The story for the game is about as absurd as you would expect, since it reflects the foolish thought process of the incredibly quirky Rabbids. An opening cinematic, which looks somewhat like paper cutouts moving about, shows a Rabbid getting "tickled" by the electricity in a street light. He and his fellow Rabbids quickly turn getting shocked by street lights into a pastime but inevitably long for more. Looking up at the moon, the Rabbids decide that the glowing orb must be a gigantic street light that they could live on. Of course, being the dim-wits they are, the Rabbids all decide to build a massive pile of garbage that they could ultimately use to climb to the moon.
Unlike the previous Rabbids games, your goal isn't attained by simply completing a series of random mini-games or even through action-adventure hijinks like in the Wii version of Rabbids Go Home. Instead, players must collect garbage by solving a lengthy series of Rube Goldberg-styled puzzles. In the story mode, players will need to make their way through five different levels consisting of two required zones, with a third optional one that can be unlocked, each zone being made up of ten puzzles apiece. Even with many of these puzzles taking between thirty seconds to two minutes to complete, the one hundred and fifty possible story mode puzzles still provide a pretty extensive play experience.
Each puzzle in the story mode starts off with a Rabbid in a shopping cart and ends at a toilet. In between the Rabbid and the toilet, which is his desired destination, are a series of traps, devices, Rabbids, enemies, and garbage pieces. Since the Rabbids are trying to build a garbage heap tall enough to touch the moon, the main goal of each puzzle is to collect as many pieces of garbage, preferably all, as your cart-riding Rabbid makes his way through the level before finishing at the toilet. It's a simple enough concept, but because of the diversity of all the items, traps, and puzzles you'll come across, it continues to feel fresh and remains challenging.
To solve these puzzles you are given access to items that can be placed in the world, which are different for each puzzle, in order to either help your Rabbid make it to the finish or to help direct the garbage to your Rabbid. For example, you may need to place a series of ramps to complete a runway for your cart while also placing a Rabbid next to some garbage so that he'll push it off of an unreachable ledge into your path.

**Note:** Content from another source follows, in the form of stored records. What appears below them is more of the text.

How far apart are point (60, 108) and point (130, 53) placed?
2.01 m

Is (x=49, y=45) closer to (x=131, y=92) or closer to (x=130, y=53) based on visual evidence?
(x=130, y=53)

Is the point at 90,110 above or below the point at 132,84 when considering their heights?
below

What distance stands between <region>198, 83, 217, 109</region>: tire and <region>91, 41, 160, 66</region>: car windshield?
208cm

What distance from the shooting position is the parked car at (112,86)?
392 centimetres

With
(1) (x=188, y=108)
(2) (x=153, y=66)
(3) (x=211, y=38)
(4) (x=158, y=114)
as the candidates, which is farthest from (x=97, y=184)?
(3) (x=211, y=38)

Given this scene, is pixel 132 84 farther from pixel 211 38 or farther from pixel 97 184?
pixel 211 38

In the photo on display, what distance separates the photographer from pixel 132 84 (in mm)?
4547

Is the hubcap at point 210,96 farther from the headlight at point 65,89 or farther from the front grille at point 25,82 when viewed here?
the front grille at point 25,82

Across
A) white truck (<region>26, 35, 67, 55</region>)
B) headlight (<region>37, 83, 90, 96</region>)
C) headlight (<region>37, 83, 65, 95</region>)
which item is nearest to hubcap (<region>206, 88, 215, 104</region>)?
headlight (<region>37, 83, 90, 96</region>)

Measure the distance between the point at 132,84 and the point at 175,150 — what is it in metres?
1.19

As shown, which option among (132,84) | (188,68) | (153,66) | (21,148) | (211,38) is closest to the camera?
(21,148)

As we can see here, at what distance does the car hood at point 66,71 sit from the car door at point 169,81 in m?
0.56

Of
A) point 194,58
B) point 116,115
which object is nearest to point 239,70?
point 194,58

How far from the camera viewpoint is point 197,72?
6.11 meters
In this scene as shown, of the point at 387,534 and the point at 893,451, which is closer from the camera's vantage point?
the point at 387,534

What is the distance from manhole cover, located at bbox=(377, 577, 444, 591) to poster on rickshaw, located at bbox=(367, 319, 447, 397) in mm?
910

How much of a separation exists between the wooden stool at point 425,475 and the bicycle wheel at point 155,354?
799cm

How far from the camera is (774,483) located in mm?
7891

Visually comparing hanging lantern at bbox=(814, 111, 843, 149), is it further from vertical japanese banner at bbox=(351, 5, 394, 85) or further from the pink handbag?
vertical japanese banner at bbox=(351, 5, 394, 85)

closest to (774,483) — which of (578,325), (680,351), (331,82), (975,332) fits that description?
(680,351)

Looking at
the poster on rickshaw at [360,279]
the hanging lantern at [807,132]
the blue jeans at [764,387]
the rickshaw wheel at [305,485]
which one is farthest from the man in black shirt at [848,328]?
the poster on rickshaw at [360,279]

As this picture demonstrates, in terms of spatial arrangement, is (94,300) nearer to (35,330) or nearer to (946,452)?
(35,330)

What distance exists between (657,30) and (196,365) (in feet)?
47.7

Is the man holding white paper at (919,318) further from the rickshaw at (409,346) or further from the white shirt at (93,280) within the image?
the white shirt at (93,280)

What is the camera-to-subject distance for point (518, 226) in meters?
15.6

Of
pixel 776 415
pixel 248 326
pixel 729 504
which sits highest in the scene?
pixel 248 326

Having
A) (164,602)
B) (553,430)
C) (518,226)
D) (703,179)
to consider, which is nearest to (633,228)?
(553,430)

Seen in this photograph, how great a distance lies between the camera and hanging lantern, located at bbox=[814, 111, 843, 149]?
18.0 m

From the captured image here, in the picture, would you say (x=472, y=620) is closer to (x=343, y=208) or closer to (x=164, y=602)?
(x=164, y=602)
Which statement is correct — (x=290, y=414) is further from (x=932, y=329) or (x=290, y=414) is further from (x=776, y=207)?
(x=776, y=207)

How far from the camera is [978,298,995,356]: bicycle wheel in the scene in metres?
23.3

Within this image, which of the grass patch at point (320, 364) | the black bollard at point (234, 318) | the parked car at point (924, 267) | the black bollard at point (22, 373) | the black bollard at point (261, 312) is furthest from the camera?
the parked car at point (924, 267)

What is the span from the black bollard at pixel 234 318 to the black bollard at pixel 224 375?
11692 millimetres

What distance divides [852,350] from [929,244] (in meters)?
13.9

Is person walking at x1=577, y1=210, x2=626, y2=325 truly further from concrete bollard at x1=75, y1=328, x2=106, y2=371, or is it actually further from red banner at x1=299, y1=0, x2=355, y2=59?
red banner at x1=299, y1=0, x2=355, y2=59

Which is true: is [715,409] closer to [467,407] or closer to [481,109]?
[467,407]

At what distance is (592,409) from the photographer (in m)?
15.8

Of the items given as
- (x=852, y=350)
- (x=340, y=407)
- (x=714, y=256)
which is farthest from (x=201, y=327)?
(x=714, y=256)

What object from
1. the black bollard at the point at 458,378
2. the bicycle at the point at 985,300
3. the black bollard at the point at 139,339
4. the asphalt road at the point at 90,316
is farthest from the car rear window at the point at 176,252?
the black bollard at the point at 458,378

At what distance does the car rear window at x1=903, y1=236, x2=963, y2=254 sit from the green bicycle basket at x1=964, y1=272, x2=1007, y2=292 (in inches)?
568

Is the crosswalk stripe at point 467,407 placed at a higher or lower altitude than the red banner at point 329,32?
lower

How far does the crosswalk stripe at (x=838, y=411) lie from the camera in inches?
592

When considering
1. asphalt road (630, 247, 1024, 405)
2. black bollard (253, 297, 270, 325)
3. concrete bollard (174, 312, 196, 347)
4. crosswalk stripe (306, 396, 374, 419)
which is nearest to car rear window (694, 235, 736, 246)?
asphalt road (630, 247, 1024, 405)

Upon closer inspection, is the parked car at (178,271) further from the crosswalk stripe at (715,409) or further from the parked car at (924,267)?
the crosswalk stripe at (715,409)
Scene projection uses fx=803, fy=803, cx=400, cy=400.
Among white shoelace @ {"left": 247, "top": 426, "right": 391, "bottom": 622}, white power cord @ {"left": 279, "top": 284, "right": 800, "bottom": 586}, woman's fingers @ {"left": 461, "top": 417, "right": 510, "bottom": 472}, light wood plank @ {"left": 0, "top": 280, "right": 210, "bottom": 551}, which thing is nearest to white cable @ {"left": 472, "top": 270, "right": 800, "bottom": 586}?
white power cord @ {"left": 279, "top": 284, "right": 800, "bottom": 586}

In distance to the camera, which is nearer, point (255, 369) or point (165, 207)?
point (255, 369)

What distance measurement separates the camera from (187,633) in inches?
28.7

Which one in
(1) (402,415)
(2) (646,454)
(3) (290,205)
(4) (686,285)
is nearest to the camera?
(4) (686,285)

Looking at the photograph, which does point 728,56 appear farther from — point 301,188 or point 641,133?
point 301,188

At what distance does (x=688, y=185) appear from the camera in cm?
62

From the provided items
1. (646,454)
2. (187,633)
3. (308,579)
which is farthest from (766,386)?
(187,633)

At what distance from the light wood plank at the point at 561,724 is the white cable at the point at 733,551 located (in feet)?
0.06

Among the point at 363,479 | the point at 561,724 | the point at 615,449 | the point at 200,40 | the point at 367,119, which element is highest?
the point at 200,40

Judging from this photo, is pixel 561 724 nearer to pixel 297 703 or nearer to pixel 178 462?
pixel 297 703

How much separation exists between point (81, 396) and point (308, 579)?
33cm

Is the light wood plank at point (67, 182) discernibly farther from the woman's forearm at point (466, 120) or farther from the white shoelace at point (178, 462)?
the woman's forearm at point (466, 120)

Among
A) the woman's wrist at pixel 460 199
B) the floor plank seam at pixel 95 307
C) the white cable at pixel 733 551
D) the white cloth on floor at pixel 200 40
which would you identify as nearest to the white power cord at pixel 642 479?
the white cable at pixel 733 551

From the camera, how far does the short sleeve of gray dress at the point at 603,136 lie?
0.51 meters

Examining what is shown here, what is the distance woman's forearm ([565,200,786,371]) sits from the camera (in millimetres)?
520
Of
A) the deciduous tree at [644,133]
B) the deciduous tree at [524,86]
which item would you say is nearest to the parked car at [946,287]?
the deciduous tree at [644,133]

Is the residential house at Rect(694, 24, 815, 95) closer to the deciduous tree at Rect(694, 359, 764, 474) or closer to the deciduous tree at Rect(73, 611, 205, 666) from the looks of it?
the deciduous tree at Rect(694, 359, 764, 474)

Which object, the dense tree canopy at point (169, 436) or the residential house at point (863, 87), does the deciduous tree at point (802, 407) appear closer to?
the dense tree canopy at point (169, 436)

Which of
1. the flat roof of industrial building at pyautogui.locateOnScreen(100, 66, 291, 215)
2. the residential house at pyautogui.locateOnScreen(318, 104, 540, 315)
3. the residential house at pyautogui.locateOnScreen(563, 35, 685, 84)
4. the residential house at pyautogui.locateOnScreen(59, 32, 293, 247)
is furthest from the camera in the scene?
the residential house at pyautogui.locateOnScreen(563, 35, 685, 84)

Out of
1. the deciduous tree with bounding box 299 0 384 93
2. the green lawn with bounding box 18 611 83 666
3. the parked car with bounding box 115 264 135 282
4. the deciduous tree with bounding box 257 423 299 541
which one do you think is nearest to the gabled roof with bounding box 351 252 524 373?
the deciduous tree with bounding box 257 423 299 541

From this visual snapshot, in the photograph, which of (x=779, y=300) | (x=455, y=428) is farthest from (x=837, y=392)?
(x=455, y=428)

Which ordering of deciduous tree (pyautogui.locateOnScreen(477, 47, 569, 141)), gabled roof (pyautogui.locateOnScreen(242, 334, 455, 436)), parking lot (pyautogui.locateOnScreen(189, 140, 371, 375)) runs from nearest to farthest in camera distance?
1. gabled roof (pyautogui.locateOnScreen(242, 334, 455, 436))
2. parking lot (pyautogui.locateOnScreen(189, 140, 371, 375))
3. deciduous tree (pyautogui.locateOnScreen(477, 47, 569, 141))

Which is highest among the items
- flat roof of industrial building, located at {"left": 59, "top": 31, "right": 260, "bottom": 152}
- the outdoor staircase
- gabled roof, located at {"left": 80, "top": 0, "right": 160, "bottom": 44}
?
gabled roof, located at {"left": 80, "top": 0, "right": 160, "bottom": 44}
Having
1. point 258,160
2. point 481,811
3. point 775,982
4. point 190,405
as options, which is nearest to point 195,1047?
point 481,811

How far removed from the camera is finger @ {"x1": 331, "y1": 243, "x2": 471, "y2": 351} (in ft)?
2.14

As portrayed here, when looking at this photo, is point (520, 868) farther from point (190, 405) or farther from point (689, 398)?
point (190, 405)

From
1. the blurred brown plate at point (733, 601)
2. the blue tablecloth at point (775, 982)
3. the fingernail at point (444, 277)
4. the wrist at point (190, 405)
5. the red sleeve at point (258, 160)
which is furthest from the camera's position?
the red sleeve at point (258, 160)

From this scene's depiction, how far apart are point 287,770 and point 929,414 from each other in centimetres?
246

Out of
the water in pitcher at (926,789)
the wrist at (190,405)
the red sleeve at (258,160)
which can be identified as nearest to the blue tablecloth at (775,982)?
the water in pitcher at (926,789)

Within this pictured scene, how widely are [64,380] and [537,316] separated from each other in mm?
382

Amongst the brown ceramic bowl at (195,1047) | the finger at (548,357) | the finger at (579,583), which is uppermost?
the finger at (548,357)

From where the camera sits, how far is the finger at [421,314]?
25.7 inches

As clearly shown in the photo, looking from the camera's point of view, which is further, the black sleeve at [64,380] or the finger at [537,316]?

This is an incredibly basic example, though, because the scope of these puzzles actually ramps up fairly quickly.
As you continue to progress through the game you're given access to more and more items to help you complete increasingly more complex puzzles. Each new item is introduced by a brief cinematic before the level in which you'll need it that shows exactly how it can be used. Since this is a Rabbids game and they're known for being strange, these aren't always straightforward items that you'll be using. Some examples of this are spring-loaded punching gloves that'll send your cart flying, gas tanks that Rabbids use to inflate and float around the level, televisions that can be used to distract Rabbids, and Chihuahuas that'll hop into your cart to add momentum. Rabbids Go Home is really host to an eclectic array of items that are as useful as they are fun to watch in action.